Canal boats an all the infrastructure to support them were soon replaced by steam power and railroads.  In Pennsylvania the lumber industry rose in prominence before a rapid decline after the states wooded mountains were reduced to stubble.  The coal industry once put food on the table for boat loads of immigrants before cheap efficient oil and a multitude other factors conspired against it.

Bay State Mills, Lawrence, built 1845.

Manufacturing, from the once mighty water powered textile mills of the New England states to the formerly unstoppable domestic steel industry, has also migrated following cheaper labor and energy.  Each time promoting deep consternation and fear.  But so far the Luddites have yet to have the last laugh and a new balance is eventually found that usually benefits everyone.

Certainly the overconfidence and optimism about today’s new solution may become the big disappointment of tomorrow.  Yet, do we really wish to go back to a time when a transatlantic voyage was only something a religious zealot or crazy Viking explorer would do?  Would we really rather spend most of our time scrounging for just enough to eat as to avoid the possibility of mechanized warfare?

Nobody knows for certain why Diesel died... 

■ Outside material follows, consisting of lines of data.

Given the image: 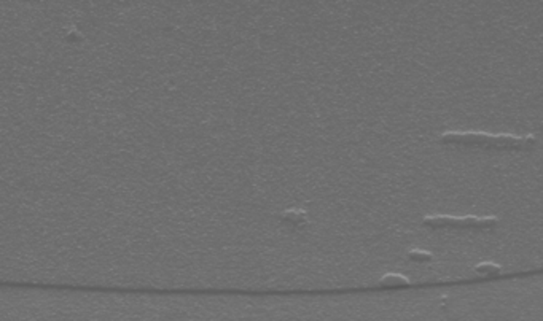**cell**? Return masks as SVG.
<instances>
[{
	"instance_id": "6da1fadb",
	"label": "cell",
	"mask_w": 543,
	"mask_h": 321,
	"mask_svg": "<svg viewBox=\"0 0 543 321\" xmlns=\"http://www.w3.org/2000/svg\"><path fill=\"white\" fill-rule=\"evenodd\" d=\"M443 145L484 151H530L538 145L534 134H489L481 130H446L440 135Z\"/></svg>"
},
{
	"instance_id": "7a4b0ae2",
	"label": "cell",
	"mask_w": 543,
	"mask_h": 321,
	"mask_svg": "<svg viewBox=\"0 0 543 321\" xmlns=\"http://www.w3.org/2000/svg\"><path fill=\"white\" fill-rule=\"evenodd\" d=\"M422 226L429 229H454V231H492L498 226L497 216H451L429 215L422 218Z\"/></svg>"
},
{
	"instance_id": "3957f363",
	"label": "cell",
	"mask_w": 543,
	"mask_h": 321,
	"mask_svg": "<svg viewBox=\"0 0 543 321\" xmlns=\"http://www.w3.org/2000/svg\"><path fill=\"white\" fill-rule=\"evenodd\" d=\"M378 285L381 288H386V290H398V288H409L412 283L408 279L406 275L401 273H386L379 279Z\"/></svg>"
},
{
	"instance_id": "277c9868",
	"label": "cell",
	"mask_w": 543,
	"mask_h": 321,
	"mask_svg": "<svg viewBox=\"0 0 543 321\" xmlns=\"http://www.w3.org/2000/svg\"><path fill=\"white\" fill-rule=\"evenodd\" d=\"M473 270L481 277H498L502 273V265L497 262L486 261V262H480L478 265H475Z\"/></svg>"
},
{
	"instance_id": "5b68a950",
	"label": "cell",
	"mask_w": 543,
	"mask_h": 321,
	"mask_svg": "<svg viewBox=\"0 0 543 321\" xmlns=\"http://www.w3.org/2000/svg\"><path fill=\"white\" fill-rule=\"evenodd\" d=\"M406 258L412 262H432L435 261V256L430 253V251H426V250H421V248H412L406 253Z\"/></svg>"
}]
</instances>
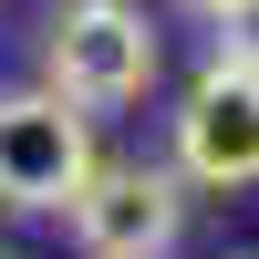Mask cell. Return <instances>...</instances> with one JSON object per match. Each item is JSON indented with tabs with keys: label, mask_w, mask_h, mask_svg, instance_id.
<instances>
[{
	"label": "cell",
	"mask_w": 259,
	"mask_h": 259,
	"mask_svg": "<svg viewBox=\"0 0 259 259\" xmlns=\"http://www.w3.org/2000/svg\"><path fill=\"white\" fill-rule=\"evenodd\" d=\"M187 228V197L166 166H94L73 197V239L83 259H166Z\"/></svg>",
	"instance_id": "cell-4"
},
{
	"label": "cell",
	"mask_w": 259,
	"mask_h": 259,
	"mask_svg": "<svg viewBox=\"0 0 259 259\" xmlns=\"http://www.w3.org/2000/svg\"><path fill=\"white\" fill-rule=\"evenodd\" d=\"M177 11H197V21H218V11H228V0H177Z\"/></svg>",
	"instance_id": "cell-6"
},
{
	"label": "cell",
	"mask_w": 259,
	"mask_h": 259,
	"mask_svg": "<svg viewBox=\"0 0 259 259\" xmlns=\"http://www.w3.org/2000/svg\"><path fill=\"white\" fill-rule=\"evenodd\" d=\"M94 114L73 94H0V207L11 218H73L83 177H94Z\"/></svg>",
	"instance_id": "cell-2"
},
{
	"label": "cell",
	"mask_w": 259,
	"mask_h": 259,
	"mask_svg": "<svg viewBox=\"0 0 259 259\" xmlns=\"http://www.w3.org/2000/svg\"><path fill=\"white\" fill-rule=\"evenodd\" d=\"M41 73H52V94H73L83 114H124V104L156 94L166 52H156V21H145L135 0H62L52 41H41Z\"/></svg>",
	"instance_id": "cell-1"
},
{
	"label": "cell",
	"mask_w": 259,
	"mask_h": 259,
	"mask_svg": "<svg viewBox=\"0 0 259 259\" xmlns=\"http://www.w3.org/2000/svg\"><path fill=\"white\" fill-rule=\"evenodd\" d=\"M177 177L187 187H259V73L249 62H207L177 104Z\"/></svg>",
	"instance_id": "cell-3"
},
{
	"label": "cell",
	"mask_w": 259,
	"mask_h": 259,
	"mask_svg": "<svg viewBox=\"0 0 259 259\" xmlns=\"http://www.w3.org/2000/svg\"><path fill=\"white\" fill-rule=\"evenodd\" d=\"M0 259H21V249H0Z\"/></svg>",
	"instance_id": "cell-7"
},
{
	"label": "cell",
	"mask_w": 259,
	"mask_h": 259,
	"mask_svg": "<svg viewBox=\"0 0 259 259\" xmlns=\"http://www.w3.org/2000/svg\"><path fill=\"white\" fill-rule=\"evenodd\" d=\"M218 52L259 73V0H228V11H218Z\"/></svg>",
	"instance_id": "cell-5"
}]
</instances>
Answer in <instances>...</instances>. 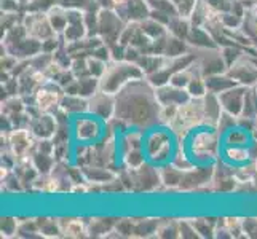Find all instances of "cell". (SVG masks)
I'll use <instances>...</instances> for the list:
<instances>
[{
    "label": "cell",
    "instance_id": "obj_1",
    "mask_svg": "<svg viewBox=\"0 0 257 239\" xmlns=\"http://www.w3.org/2000/svg\"><path fill=\"white\" fill-rule=\"evenodd\" d=\"M144 77L146 74L139 64L131 63V61H126V59H123V61L110 59L109 63L105 64L102 75L99 77V90L115 94L126 83H130L131 80L144 78Z\"/></svg>",
    "mask_w": 257,
    "mask_h": 239
},
{
    "label": "cell",
    "instance_id": "obj_2",
    "mask_svg": "<svg viewBox=\"0 0 257 239\" xmlns=\"http://www.w3.org/2000/svg\"><path fill=\"white\" fill-rule=\"evenodd\" d=\"M64 94H66L64 88L61 86L58 82H55V80L48 78L47 82L43 83L37 91H35L34 102L39 107L40 112L55 115L61 107V101H63Z\"/></svg>",
    "mask_w": 257,
    "mask_h": 239
},
{
    "label": "cell",
    "instance_id": "obj_3",
    "mask_svg": "<svg viewBox=\"0 0 257 239\" xmlns=\"http://www.w3.org/2000/svg\"><path fill=\"white\" fill-rule=\"evenodd\" d=\"M123 29H125L123 20L117 12L99 8V12H97V35L102 39L105 45L110 47L118 43Z\"/></svg>",
    "mask_w": 257,
    "mask_h": 239
},
{
    "label": "cell",
    "instance_id": "obj_4",
    "mask_svg": "<svg viewBox=\"0 0 257 239\" xmlns=\"http://www.w3.org/2000/svg\"><path fill=\"white\" fill-rule=\"evenodd\" d=\"M225 74L232 77L238 85L254 88L257 85V63L254 56L243 51V55L227 67Z\"/></svg>",
    "mask_w": 257,
    "mask_h": 239
},
{
    "label": "cell",
    "instance_id": "obj_5",
    "mask_svg": "<svg viewBox=\"0 0 257 239\" xmlns=\"http://www.w3.org/2000/svg\"><path fill=\"white\" fill-rule=\"evenodd\" d=\"M88 112L97 118L109 121L115 112V94L97 90L93 96L88 97Z\"/></svg>",
    "mask_w": 257,
    "mask_h": 239
},
{
    "label": "cell",
    "instance_id": "obj_6",
    "mask_svg": "<svg viewBox=\"0 0 257 239\" xmlns=\"http://www.w3.org/2000/svg\"><path fill=\"white\" fill-rule=\"evenodd\" d=\"M144 152L150 158V163H165L166 156L170 155V142L166 136L160 131L152 132L144 140Z\"/></svg>",
    "mask_w": 257,
    "mask_h": 239
},
{
    "label": "cell",
    "instance_id": "obj_7",
    "mask_svg": "<svg viewBox=\"0 0 257 239\" xmlns=\"http://www.w3.org/2000/svg\"><path fill=\"white\" fill-rule=\"evenodd\" d=\"M246 91H247V86L236 85L233 88H230V90L217 94L219 101H220V105H222V110L235 115V117H240L241 112H243V104H244Z\"/></svg>",
    "mask_w": 257,
    "mask_h": 239
},
{
    "label": "cell",
    "instance_id": "obj_8",
    "mask_svg": "<svg viewBox=\"0 0 257 239\" xmlns=\"http://www.w3.org/2000/svg\"><path fill=\"white\" fill-rule=\"evenodd\" d=\"M155 93H157V99L160 102V105H182L192 99V96L189 94L187 90L176 88L170 83L155 88Z\"/></svg>",
    "mask_w": 257,
    "mask_h": 239
},
{
    "label": "cell",
    "instance_id": "obj_9",
    "mask_svg": "<svg viewBox=\"0 0 257 239\" xmlns=\"http://www.w3.org/2000/svg\"><path fill=\"white\" fill-rule=\"evenodd\" d=\"M74 132H75V137L77 140L80 142H94L97 139V136L101 134V128L97 125V121L94 118H80L75 121V126H74Z\"/></svg>",
    "mask_w": 257,
    "mask_h": 239
},
{
    "label": "cell",
    "instance_id": "obj_10",
    "mask_svg": "<svg viewBox=\"0 0 257 239\" xmlns=\"http://www.w3.org/2000/svg\"><path fill=\"white\" fill-rule=\"evenodd\" d=\"M59 109L67 115H80L88 112V99L80 94H64Z\"/></svg>",
    "mask_w": 257,
    "mask_h": 239
},
{
    "label": "cell",
    "instance_id": "obj_11",
    "mask_svg": "<svg viewBox=\"0 0 257 239\" xmlns=\"http://www.w3.org/2000/svg\"><path fill=\"white\" fill-rule=\"evenodd\" d=\"M205 80H206L208 91L214 93V94H220V93H224V91L230 90V88H233V86L238 85L235 80L230 75H227L225 72L224 74H216V75L205 77Z\"/></svg>",
    "mask_w": 257,
    "mask_h": 239
},
{
    "label": "cell",
    "instance_id": "obj_12",
    "mask_svg": "<svg viewBox=\"0 0 257 239\" xmlns=\"http://www.w3.org/2000/svg\"><path fill=\"white\" fill-rule=\"evenodd\" d=\"M48 20L55 29L56 34H63L64 29L67 28V8L61 4H55L51 8L47 10Z\"/></svg>",
    "mask_w": 257,
    "mask_h": 239
},
{
    "label": "cell",
    "instance_id": "obj_13",
    "mask_svg": "<svg viewBox=\"0 0 257 239\" xmlns=\"http://www.w3.org/2000/svg\"><path fill=\"white\" fill-rule=\"evenodd\" d=\"M224 159L230 164L241 166L246 164L247 161H251L249 150L247 147H235V145H227L224 148Z\"/></svg>",
    "mask_w": 257,
    "mask_h": 239
},
{
    "label": "cell",
    "instance_id": "obj_14",
    "mask_svg": "<svg viewBox=\"0 0 257 239\" xmlns=\"http://www.w3.org/2000/svg\"><path fill=\"white\" fill-rule=\"evenodd\" d=\"M184 171H181L179 167H176L174 164H166L160 169V179L165 187L170 188H179V185L182 182Z\"/></svg>",
    "mask_w": 257,
    "mask_h": 239
},
{
    "label": "cell",
    "instance_id": "obj_15",
    "mask_svg": "<svg viewBox=\"0 0 257 239\" xmlns=\"http://www.w3.org/2000/svg\"><path fill=\"white\" fill-rule=\"evenodd\" d=\"M224 139H225V144L228 145H235V147H247L251 140V132L241 128V126H235L232 129H228L225 134H224Z\"/></svg>",
    "mask_w": 257,
    "mask_h": 239
},
{
    "label": "cell",
    "instance_id": "obj_16",
    "mask_svg": "<svg viewBox=\"0 0 257 239\" xmlns=\"http://www.w3.org/2000/svg\"><path fill=\"white\" fill-rule=\"evenodd\" d=\"M146 163V152L143 148H131L123 153V166L125 169H136Z\"/></svg>",
    "mask_w": 257,
    "mask_h": 239
},
{
    "label": "cell",
    "instance_id": "obj_17",
    "mask_svg": "<svg viewBox=\"0 0 257 239\" xmlns=\"http://www.w3.org/2000/svg\"><path fill=\"white\" fill-rule=\"evenodd\" d=\"M61 231L64 233V236H69V237H80V236H86L85 233H88V228L85 226L82 220L67 218L66 226L61 225Z\"/></svg>",
    "mask_w": 257,
    "mask_h": 239
},
{
    "label": "cell",
    "instance_id": "obj_18",
    "mask_svg": "<svg viewBox=\"0 0 257 239\" xmlns=\"http://www.w3.org/2000/svg\"><path fill=\"white\" fill-rule=\"evenodd\" d=\"M187 91H189V94L193 97V99H200V97L205 96V94L208 93L205 77L195 75V77L190 80V83H189V86H187Z\"/></svg>",
    "mask_w": 257,
    "mask_h": 239
},
{
    "label": "cell",
    "instance_id": "obj_19",
    "mask_svg": "<svg viewBox=\"0 0 257 239\" xmlns=\"http://www.w3.org/2000/svg\"><path fill=\"white\" fill-rule=\"evenodd\" d=\"M235 126H238V117L222 110V113H220V117L217 120V125H216V129H217L219 134L224 136L228 129H232Z\"/></svg>",
    "mask_w": 257,
    "mask_h": 239
},
{
    "label": "cell",
    "instance_id": "obj_20",
    "mask_svg": "<svg viewBox=\"0 0 257 239\" xmlns=\"http://www.w3.org/2000/svg\"><path fill=\"white\" fill-rule=\"evenodd\" d=\"M179 236L181 237H198L200 234L197 233L192 222H179Z\"/></svg>",
    "mask_w": 257,
    "mask_h": 239
},
{
    "label": "cell",
    "instance_id": "obj_21",
    "mask_svg": "<svg viewBox=\"0 0 257 239\" xmlns=\"http://www.w3.org/2000/svg\"><path fill=\"white\" fill-rule=\"evenodd\" d=\"M254 88H255V91H257V85H255V86H254Z\"/></svg>",
    "mask_w": 257,
    "mask_h": 239
}]
</instances>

However, what is certain is that his invention changed the world and provided a means for interstate commerce and global trade that never existed before.  The pacifying effect of global trade, economic benefits of an expanded market place and inexpensive power are largely unappreciated.  But we probably do have Diesel to thank for helping create the long peace and prosperity of our time.

Maersk, Triple-E design, Diesel powered, container ship

In an age of information overload, where we know about beheadings in the Middle East before the people the next town over would have heard a century ago, it is difficult for our finite minds to contextualize and easy to become overwhelmed.  This, with an accompanying loss of faith, could be why middle-aged American white males are committing suicide (supposedly the most privileged in the world) and at an alarmingly increasing rate. 

Diesel’s pessimism about the future in retrospect seems to have been premature and his nightmarish perception of reality overstated.  In like manner many of our modern fears and despair inducing thoughts about the future could be negativity bias and nothing more.  Every generation seems to believe that the world is falling apart and still here we are.

Whatever the case, ignore the fear-mongering propaganda of the punditry and politicians.  Embrace temperance, a spiritual quality developed through faith, over mindless reaction and fearful impulse.  Trust God to secure the future, we can only live one day at a time and never ever lose hope!  If you are depressed about events in the world today, I invite you to see the higher perspective:

“Therefore we do not lose heart. Though outwardly we are wasting away, yet inwardly we are being renewed day by day. For our light and momentary troubles are achieving for us an eternal glory that far outweighs them all. So we fix our eyes not on what is seen, but on what is unseen, since what is seen is temporary, but what is unseen is eternal.” (2 Corinthians 4:16-18)

Perhaps the greater of two evils will be elected come November and drive the nation to complete ruin.  

Who knows besides God?

We may all die tomorrow, we will all die eventually, our work blown away in the wind of time and forgotten.  Everything comes to pass, nothing will remain as we know it today, but there is hope beyond all hope found in an eternal perspective.  So look up, because the sun is still shining and the future remains bright!

Do you see the light and feel the warmth of hope eternal?